- **DOKUMENTAUSZUG**:
* * * *
BGH Beschluss v. - 4 StR 417/11

Sicherungsverwahrung: Anforderungen an die Begründung bei Feststellung eines Hangs

Gesetze: § 66 Abs 1 S 1 Nr 3 StGB vom , § 66 Abs 3 StGB vom , § 267 Abs 6 S 1 StPO

Instanzenzug: LG Schwerin Az: 31 KLs 17/10

Gründe

1Das Landgericht hat die Angeklagten jeweils wegen Diebstahls und schweren Raubes schuldig gesprochen. Es hat den Angeklagten Po.    zu einer Gesamtfreiheitsstrafe von fünf Jahren und fünf Monaten und den Angeklagten P.      zu einer Gesamtfreiheitsstrafe von fünf Jahren und neun Monaten verurteilt. Ferner hat es die Unterbringung des Angeklagten P.      in der Sicherungsverwahrung angeordnet.

2Gegen dieses Urteil wenden sich beide Angeklagte mit ihren Revisionen und rügen die Verletzung materiellen Rechts. Lediglich das Rechtsmittel des Angeklagten P.      hat den aus der Beschlussformel ersichtlichen Teilerfolg.

I.

3Die auf die Sachrüge vorzunehmende Nachprüfung des angefochtenen Urteils hat einen Rechtsfehler zum Nachteil des Angeklagten Po.    nicht ergeben.

II.
* * * *
- **GEGEBENE DATENSÄTZE**:

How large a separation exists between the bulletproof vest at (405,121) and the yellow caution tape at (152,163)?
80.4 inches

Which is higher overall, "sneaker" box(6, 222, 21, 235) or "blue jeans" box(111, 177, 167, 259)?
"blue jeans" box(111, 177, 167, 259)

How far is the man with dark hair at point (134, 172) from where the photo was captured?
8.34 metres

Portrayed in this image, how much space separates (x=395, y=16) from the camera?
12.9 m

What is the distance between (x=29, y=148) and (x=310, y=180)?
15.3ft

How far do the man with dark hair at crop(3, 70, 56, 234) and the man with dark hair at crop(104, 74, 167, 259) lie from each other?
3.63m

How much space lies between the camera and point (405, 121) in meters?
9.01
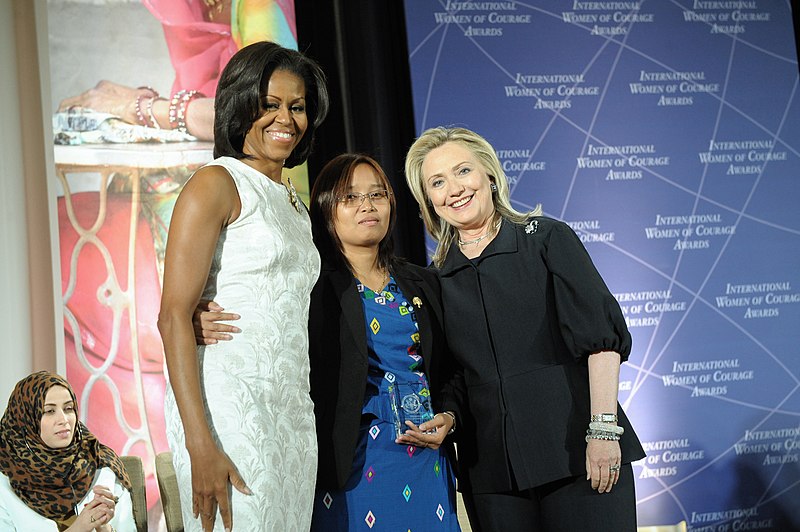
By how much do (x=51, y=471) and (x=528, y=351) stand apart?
2.11 m

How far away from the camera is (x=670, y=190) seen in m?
5.40

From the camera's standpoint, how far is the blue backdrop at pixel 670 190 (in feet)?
17.0

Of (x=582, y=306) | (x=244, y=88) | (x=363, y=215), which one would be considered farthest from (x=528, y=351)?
(x=244, y=88)

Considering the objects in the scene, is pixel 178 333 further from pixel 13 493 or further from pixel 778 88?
pixel 778 88

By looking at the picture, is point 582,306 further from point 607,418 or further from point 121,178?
point 121,178

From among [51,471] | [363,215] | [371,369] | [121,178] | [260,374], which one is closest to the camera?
[260,374]

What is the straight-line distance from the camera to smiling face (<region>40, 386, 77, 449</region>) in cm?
356

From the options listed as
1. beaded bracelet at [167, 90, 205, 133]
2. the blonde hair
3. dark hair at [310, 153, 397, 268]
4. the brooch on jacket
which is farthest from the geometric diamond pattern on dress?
beaded bracelet at [167, 90, 205, 133]

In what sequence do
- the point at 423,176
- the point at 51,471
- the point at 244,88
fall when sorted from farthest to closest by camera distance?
1. the point at 51,471
2. the point at 423,176
3. the point at 244,88

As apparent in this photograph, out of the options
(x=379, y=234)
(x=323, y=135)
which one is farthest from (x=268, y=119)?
(x=323, y=135)

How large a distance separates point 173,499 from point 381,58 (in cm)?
269

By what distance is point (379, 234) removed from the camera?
253cm

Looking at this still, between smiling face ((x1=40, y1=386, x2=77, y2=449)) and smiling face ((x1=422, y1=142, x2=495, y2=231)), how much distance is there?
1888 millimetres

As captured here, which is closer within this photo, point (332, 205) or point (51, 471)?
point (332, 205)
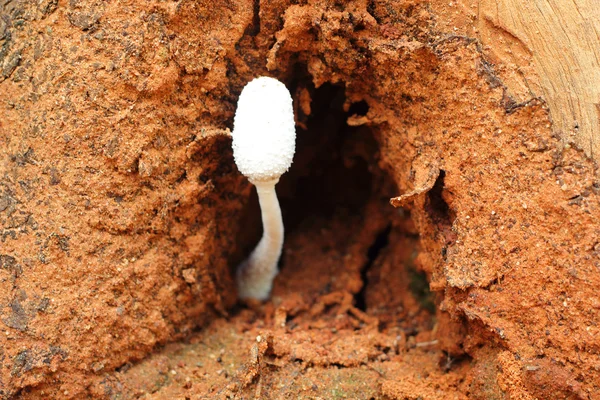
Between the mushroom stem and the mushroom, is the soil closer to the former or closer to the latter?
the mushroom

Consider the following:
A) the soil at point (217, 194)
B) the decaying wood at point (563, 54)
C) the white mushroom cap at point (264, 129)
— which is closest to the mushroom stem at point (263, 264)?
the soil at point (217, 194)

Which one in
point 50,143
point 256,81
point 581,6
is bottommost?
point 50,143

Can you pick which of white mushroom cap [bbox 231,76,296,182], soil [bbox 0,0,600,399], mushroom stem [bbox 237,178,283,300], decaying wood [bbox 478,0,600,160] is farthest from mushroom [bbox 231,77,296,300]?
decaying wood [bbox 478,0,600,160]

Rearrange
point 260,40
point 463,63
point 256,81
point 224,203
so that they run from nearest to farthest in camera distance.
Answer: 1. point 463,63
2. point 256,81
3. point 260,40
4. point 224,203

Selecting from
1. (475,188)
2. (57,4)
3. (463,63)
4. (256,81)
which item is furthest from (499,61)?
(57,4)

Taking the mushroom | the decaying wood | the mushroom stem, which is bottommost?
the mushroom stem

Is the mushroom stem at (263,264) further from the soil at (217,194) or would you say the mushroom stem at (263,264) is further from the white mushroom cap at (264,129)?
the white mushroom cap at (264,129)

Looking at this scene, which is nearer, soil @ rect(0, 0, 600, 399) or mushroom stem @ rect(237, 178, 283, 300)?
soil @ rect(0, 0, 600, 399)

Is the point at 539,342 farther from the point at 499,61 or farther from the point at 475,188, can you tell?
the point at 499,61

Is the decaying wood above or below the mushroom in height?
above
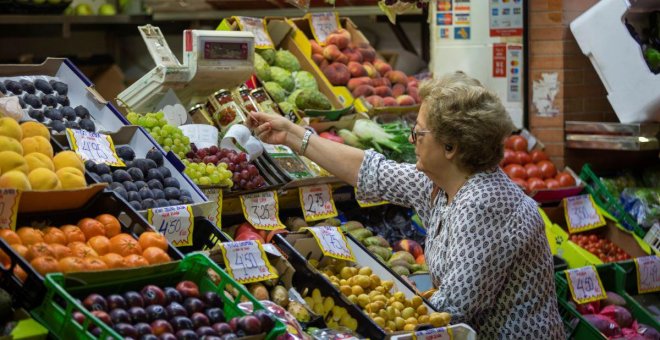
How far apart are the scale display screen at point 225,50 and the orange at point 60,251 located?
191 cm

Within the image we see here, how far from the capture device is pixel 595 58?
5.53 m

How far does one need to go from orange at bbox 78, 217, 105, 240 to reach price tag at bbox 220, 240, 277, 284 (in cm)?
41

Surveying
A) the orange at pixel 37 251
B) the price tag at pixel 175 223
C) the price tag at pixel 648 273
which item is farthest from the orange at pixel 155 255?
the price tag at pixel 648 273

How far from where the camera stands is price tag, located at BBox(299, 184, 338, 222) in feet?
13.9

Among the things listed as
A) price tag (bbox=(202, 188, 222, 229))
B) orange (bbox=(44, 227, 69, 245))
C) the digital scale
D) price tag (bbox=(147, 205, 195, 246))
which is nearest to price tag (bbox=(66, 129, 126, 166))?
price tag (bbox=(147, 205, 195, 246))

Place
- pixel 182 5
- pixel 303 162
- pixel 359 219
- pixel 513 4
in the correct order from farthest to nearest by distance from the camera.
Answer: pixel 182 5 → pixel 513 4 → pixel 359 219 → pixel 303 162

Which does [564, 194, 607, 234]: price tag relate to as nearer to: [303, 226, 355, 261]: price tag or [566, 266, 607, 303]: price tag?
[566, 266, 607, 303]: price tag

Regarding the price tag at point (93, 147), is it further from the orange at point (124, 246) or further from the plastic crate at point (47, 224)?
the orange at point (124, 246)

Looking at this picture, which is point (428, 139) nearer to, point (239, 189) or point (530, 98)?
point (239, 189)

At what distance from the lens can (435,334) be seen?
294cm

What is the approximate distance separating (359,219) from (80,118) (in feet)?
5.19

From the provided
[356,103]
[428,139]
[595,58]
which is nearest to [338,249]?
[428,139]

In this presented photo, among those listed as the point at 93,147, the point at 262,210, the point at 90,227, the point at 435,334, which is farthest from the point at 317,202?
the point at 90,227

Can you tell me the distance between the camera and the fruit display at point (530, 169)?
17.9 ft
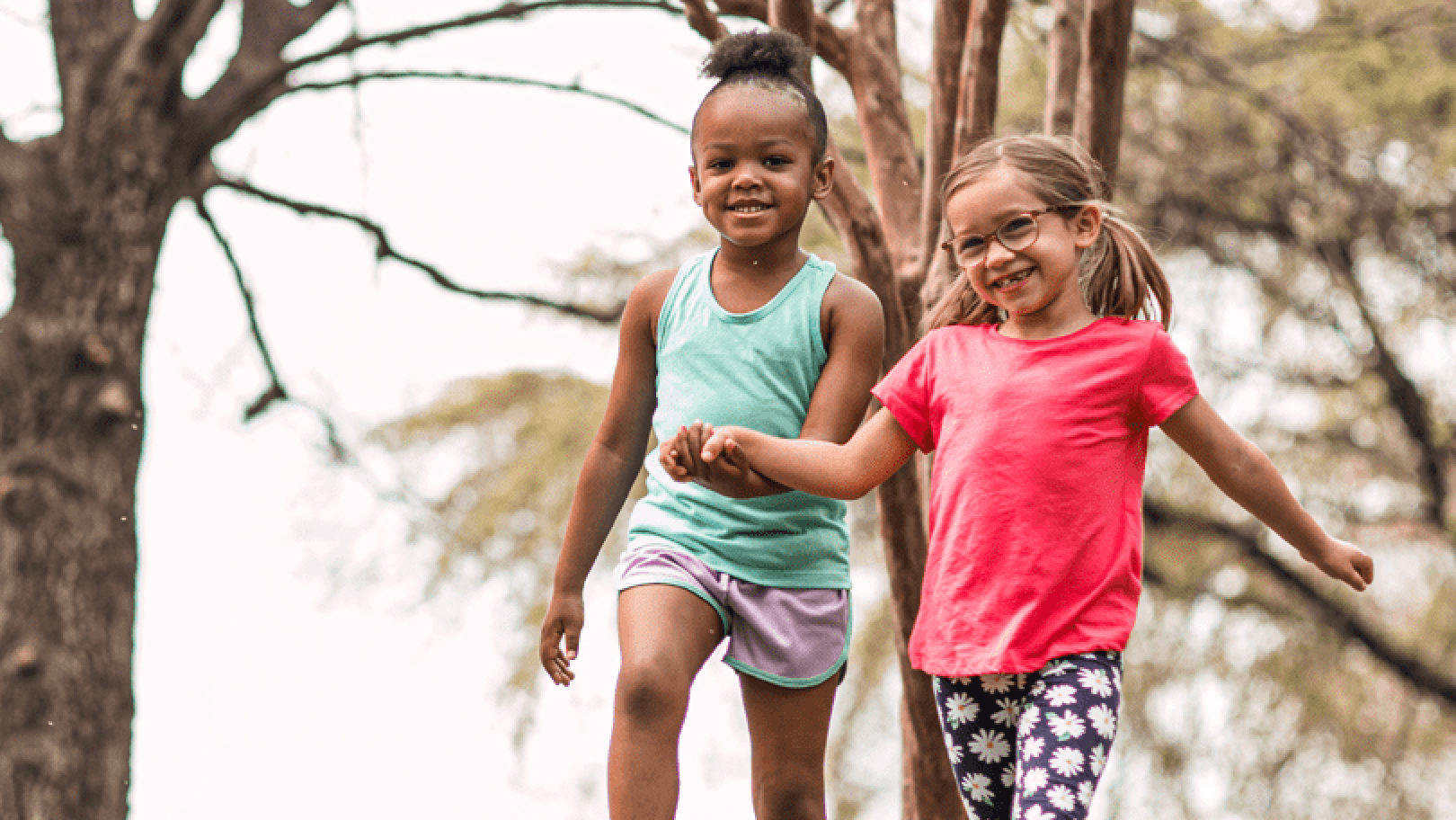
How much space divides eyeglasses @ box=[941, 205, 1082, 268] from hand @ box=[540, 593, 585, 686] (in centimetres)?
88

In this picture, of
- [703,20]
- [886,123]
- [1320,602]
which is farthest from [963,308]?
[1320,602]

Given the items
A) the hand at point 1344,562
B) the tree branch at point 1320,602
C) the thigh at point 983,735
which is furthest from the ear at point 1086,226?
the tree branch at point 1320,602

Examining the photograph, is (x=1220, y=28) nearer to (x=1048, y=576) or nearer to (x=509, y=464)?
(x=509, y=464)

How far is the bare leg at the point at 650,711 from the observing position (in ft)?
6.22

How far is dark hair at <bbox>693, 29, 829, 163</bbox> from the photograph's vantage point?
2172 millimetres

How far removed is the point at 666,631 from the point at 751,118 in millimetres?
816

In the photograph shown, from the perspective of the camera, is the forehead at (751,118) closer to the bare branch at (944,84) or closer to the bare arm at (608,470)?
the bare arm at (608,470)

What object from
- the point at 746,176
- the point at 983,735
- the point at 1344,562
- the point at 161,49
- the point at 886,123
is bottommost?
the point at 983,735

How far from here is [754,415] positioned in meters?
2.11

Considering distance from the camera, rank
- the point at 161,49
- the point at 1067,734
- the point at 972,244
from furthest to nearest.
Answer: the point at 161,49 → the point at 972,244 → the point at 1067,734

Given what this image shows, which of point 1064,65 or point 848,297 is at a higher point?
point 1064,65

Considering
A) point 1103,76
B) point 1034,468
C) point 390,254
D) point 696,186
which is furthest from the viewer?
point 390,254

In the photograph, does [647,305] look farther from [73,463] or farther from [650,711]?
[73,463]

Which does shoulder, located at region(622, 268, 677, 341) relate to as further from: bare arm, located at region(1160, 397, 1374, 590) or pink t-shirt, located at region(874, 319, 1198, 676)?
bare arm, located at region(1160, 397, 1374, 590)
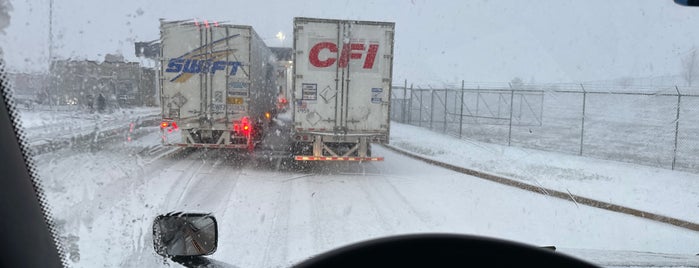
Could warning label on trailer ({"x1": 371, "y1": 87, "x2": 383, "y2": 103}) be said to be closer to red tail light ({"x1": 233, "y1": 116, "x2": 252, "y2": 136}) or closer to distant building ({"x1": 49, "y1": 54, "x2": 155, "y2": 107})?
red tail light ({"x1": 233, "y1": 116, "x2": 252, "y2": 136})

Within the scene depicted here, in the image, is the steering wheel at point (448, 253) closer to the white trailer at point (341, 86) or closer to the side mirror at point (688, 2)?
the side mirror at point (688, 2)

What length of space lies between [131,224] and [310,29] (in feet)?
23.1

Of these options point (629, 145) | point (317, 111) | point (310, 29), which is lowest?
point (629, 145)

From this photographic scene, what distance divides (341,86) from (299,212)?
5376 millimetres

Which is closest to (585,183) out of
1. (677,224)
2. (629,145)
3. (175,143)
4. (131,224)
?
(677,224)

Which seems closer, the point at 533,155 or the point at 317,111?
the point at 317,111

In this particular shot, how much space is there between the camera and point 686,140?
25.4 meters

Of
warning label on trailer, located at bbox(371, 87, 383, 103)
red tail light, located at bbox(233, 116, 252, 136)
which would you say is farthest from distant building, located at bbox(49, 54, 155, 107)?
warning label on trailer, located at bbox(371, 87, 383, 103)

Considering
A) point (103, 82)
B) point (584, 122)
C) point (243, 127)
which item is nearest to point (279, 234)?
point (243, 127)

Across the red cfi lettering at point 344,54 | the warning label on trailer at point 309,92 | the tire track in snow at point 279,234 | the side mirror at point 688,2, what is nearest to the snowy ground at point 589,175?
the red cfi lettering at point 344,54

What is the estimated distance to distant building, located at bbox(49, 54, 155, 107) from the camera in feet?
25.0

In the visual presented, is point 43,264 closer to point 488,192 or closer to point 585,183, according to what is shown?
point 488,192

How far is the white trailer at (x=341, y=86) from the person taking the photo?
1252 cm

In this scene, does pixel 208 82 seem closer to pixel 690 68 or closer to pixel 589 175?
pixel 589 175
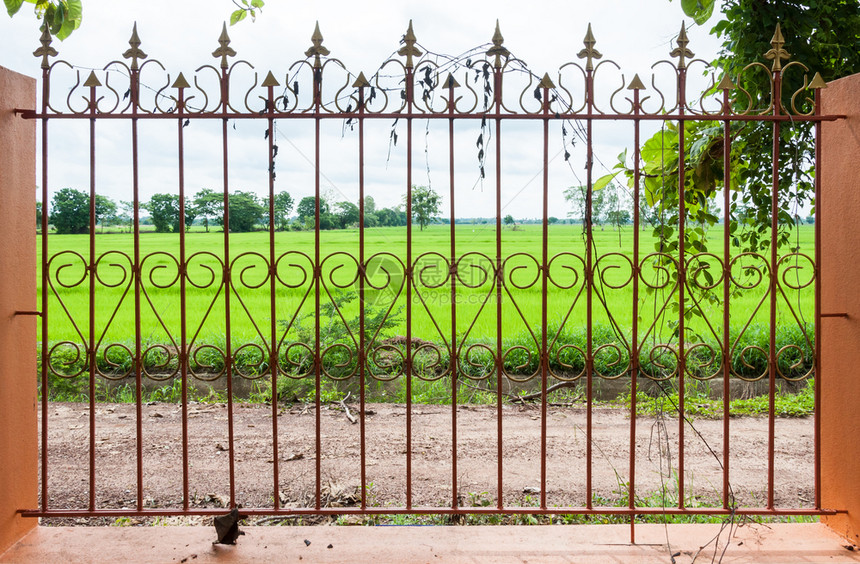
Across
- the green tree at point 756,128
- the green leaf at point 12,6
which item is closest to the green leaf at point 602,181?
the green tree at point 756,128

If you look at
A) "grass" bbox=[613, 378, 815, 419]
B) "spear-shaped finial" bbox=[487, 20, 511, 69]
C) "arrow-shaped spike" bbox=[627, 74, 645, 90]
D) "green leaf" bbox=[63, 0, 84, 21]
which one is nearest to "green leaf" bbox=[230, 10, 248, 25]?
"green leaf" bbox=[63, 0, 84, 21]

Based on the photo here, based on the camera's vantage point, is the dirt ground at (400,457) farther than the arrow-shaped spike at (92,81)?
Yes

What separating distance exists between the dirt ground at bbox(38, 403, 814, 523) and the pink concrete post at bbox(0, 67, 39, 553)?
3.22ft

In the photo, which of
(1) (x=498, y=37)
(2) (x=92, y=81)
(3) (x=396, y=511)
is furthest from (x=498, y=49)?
(3) (x=396, y=511)

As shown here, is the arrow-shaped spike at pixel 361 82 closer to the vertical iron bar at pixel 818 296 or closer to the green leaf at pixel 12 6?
the green leaf at pixel 12 6

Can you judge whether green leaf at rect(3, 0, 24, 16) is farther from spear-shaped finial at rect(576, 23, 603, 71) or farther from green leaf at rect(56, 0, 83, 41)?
spear-shaped finial at rect(576, 23, 603, 71)

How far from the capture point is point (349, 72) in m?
2.34

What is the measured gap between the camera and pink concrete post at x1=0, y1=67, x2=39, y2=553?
2318 millimetres

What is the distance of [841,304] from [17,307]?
337 centimetres

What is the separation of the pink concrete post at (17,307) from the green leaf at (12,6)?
40cm

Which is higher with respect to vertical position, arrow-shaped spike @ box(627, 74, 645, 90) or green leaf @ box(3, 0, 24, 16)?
green leaf @ box(3, 0, 24, 16)

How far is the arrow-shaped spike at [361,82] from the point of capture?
234cm

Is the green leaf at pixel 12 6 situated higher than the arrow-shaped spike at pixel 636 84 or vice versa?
the green leaf at pixel 12 6

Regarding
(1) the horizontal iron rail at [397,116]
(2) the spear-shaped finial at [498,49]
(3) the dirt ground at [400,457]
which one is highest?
(2) the spear-shaped finial at [498,49]
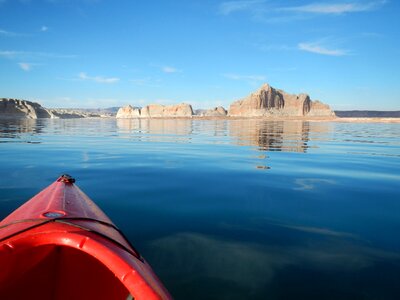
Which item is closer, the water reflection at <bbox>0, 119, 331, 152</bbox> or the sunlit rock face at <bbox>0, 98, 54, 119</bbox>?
the water reflection at <bbox>0, 119, 331, 152</bbox>

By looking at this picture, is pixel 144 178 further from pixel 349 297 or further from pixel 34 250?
pixel 349 297

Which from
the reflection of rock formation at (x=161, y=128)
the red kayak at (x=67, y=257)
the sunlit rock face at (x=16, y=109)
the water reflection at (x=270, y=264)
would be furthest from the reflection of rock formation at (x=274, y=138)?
the sunlit rock face at (x=16, y=109)

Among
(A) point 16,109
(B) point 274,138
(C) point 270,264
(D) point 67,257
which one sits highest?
(A) point 16,109

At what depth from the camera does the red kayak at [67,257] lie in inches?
80.1

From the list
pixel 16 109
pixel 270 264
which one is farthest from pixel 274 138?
pixel 16 109

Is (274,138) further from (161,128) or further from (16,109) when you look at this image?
(16,109)

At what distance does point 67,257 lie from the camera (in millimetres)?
3314

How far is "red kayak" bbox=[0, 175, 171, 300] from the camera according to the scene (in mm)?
2035

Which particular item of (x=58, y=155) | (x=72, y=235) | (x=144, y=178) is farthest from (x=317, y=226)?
(x=58, y=155)

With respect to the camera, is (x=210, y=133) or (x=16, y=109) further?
(x=16, y=109)

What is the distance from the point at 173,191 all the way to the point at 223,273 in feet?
11.9

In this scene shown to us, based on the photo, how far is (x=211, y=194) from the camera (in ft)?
22.1

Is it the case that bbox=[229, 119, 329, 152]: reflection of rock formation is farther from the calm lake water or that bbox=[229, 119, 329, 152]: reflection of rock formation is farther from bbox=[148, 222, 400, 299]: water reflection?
bbox=[148, 222, 400, 299]: water reflection

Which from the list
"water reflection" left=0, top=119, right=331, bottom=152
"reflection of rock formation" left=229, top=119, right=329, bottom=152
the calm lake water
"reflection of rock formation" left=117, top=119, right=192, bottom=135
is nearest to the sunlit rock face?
"reflection of rock formation" left=117, top=119, right=192, bottom=135
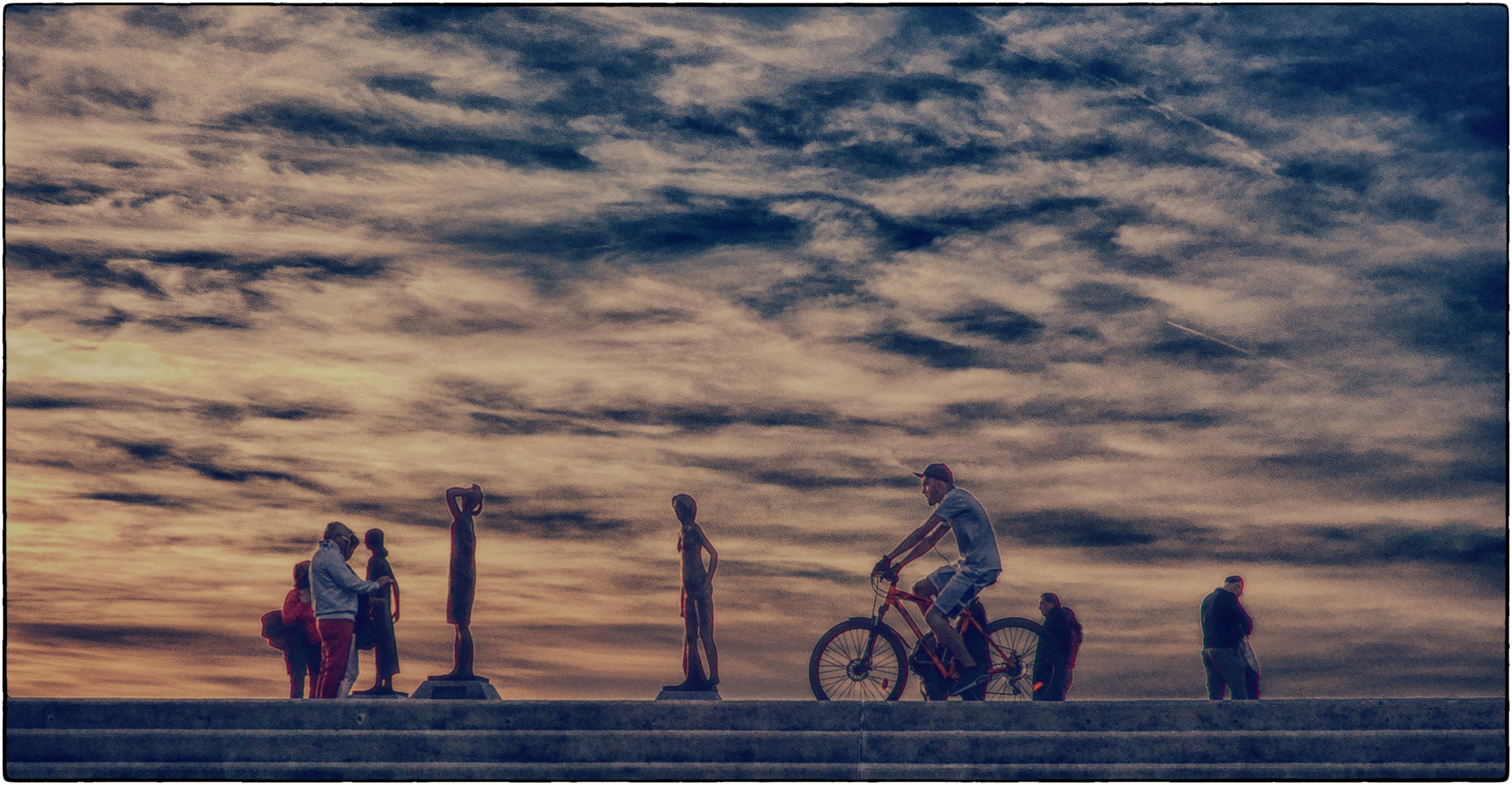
* * * *
- **AUFGABEN**:
**1)** Beantworte anhand des Beschlusses zur Sicherungsverwahrung:
(a) Welches Landgericht ist im Instanzenzug genannt?
(b) Zu welcher Gesamtfreiheitsstrafe wurde der Angeklagte Po. verurteilt?
(c) Wessen Rechtsmittel hat laut Beschluss einen Teilerfolg?
**2)** Zähle die Zeilen der Datensätze, die die Zeichenfolge „price“ enthalten, und gib nur die Anzahl an. Groß- und Kleinschreibung ist zu beachten.

- **LÖSUNGEN**:
**1)**
(a) Das LG Schwerin (Az: 31 KLs 17/10).
(b) Zu fünf Jahren und fünf Monaten.
(c) Das Rechtsmittel des Angeklagten P.

**2)** 12